29 (“Motion”). Plaintiffs oppose. (Doc. 32.) On review, the Motion is due to be granted.
I.
BACKGROUND
Plaintiffs initiated this action on February 9, 2018 against Defendants alleging
violations of their constitutional rights to due process and equal protection. (Doc. 1.)

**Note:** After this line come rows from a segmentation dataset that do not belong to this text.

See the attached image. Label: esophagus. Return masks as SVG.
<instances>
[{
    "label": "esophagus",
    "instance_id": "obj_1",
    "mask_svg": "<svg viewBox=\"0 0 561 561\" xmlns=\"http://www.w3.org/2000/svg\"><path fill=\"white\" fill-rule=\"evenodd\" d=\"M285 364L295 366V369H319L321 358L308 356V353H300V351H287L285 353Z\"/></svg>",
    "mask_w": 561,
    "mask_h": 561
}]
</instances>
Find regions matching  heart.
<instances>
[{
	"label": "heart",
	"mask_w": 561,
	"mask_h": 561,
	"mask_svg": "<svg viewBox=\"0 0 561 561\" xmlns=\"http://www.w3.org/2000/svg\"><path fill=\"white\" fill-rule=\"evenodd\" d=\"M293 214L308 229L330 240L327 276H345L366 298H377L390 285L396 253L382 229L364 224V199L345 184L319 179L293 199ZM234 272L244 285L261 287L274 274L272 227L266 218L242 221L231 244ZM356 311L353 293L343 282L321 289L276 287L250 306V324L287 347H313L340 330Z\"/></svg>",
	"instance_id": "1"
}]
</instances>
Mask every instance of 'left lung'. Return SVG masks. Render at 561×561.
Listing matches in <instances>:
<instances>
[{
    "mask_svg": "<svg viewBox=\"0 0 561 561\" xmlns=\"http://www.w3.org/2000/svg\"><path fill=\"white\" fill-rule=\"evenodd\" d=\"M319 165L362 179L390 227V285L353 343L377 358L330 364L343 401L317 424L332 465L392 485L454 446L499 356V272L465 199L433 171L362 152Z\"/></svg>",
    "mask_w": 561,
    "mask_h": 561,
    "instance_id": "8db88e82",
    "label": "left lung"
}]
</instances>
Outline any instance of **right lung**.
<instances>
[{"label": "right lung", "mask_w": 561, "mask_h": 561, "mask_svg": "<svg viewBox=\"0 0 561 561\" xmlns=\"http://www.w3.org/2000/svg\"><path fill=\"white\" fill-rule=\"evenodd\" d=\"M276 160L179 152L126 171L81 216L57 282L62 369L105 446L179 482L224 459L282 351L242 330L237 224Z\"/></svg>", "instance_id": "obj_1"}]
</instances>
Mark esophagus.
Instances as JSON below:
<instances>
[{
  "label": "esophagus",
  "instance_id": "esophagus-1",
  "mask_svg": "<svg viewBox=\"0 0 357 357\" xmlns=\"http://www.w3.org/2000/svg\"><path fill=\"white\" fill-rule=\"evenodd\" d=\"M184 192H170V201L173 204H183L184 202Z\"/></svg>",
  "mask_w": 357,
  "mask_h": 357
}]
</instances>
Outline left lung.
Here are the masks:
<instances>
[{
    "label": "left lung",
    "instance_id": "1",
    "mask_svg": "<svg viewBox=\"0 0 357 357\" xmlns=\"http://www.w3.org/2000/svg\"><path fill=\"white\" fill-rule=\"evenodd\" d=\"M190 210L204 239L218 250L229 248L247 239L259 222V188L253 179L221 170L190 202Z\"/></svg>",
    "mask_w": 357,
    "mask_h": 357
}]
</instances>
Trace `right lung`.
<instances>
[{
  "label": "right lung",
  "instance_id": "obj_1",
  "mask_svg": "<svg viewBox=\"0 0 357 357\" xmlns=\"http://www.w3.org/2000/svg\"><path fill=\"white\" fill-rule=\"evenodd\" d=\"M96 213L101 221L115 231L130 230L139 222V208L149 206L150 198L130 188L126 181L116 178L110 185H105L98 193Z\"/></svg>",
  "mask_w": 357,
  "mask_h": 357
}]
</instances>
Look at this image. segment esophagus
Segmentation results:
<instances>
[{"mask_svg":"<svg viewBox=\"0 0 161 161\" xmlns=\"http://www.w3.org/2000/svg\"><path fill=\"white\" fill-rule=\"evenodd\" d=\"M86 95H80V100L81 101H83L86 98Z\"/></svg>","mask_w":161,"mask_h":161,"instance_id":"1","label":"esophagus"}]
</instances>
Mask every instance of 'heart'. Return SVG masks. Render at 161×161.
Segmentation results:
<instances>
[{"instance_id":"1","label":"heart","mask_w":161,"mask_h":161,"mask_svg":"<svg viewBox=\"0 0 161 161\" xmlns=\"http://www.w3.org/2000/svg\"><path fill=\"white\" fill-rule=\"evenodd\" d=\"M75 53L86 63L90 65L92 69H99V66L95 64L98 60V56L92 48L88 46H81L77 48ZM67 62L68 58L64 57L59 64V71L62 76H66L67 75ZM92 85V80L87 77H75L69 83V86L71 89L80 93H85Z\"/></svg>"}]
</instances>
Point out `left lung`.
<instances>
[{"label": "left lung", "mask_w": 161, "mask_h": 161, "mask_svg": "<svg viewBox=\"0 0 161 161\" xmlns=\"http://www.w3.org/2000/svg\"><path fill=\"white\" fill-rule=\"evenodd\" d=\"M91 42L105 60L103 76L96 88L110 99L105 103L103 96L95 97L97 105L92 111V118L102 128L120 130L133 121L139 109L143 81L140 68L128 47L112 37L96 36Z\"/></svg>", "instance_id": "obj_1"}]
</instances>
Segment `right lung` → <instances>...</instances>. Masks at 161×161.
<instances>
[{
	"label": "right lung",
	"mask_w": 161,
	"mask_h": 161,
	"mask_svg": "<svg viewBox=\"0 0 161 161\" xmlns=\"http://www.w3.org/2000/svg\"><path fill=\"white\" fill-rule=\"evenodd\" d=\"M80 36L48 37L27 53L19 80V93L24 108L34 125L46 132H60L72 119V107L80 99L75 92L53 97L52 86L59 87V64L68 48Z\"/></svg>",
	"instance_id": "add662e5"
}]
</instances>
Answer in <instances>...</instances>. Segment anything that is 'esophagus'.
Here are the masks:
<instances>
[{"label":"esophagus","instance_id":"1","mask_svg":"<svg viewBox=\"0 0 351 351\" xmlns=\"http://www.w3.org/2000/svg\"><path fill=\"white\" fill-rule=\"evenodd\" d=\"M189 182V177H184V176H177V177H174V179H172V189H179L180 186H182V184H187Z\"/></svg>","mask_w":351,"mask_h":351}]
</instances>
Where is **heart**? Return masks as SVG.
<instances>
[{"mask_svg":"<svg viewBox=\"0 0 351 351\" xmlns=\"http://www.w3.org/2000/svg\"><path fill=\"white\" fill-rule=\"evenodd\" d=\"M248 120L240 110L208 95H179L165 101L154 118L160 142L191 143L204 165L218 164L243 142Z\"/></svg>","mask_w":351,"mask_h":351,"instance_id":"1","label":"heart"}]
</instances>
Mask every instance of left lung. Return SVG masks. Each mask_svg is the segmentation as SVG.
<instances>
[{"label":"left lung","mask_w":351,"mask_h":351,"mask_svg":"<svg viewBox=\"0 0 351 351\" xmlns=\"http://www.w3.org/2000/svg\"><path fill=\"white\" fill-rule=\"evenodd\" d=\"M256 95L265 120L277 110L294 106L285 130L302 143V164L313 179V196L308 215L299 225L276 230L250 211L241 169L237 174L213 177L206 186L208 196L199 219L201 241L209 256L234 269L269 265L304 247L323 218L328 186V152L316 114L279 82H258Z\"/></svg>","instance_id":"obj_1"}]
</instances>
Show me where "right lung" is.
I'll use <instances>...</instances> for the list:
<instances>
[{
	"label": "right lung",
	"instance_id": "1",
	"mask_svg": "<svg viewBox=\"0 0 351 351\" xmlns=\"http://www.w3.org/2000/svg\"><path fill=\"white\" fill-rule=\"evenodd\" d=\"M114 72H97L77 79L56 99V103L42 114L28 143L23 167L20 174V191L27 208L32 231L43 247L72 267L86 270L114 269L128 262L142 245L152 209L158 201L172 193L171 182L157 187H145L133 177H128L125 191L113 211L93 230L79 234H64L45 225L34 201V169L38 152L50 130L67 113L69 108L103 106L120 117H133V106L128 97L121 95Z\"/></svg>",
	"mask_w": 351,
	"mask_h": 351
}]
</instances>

Plaintiffs are minor U.S. citizen-children whose parents are aliens with final orders of
removal whose applications to cancel removal under section 240A(b) of the Immigration
and Nationality Act (“INA”), 8 U.S.C. § 1229b(b) (“Applications”) were denied. (Doc. 1,
p. 2.)
As Plaintiffs are minors, their parents are representing them here. (Id. at 5–7.) Luis
Manuel Gonzalez-Garcia is a national and citizen of Mexico. (Id. at 5.) He entered the U.S.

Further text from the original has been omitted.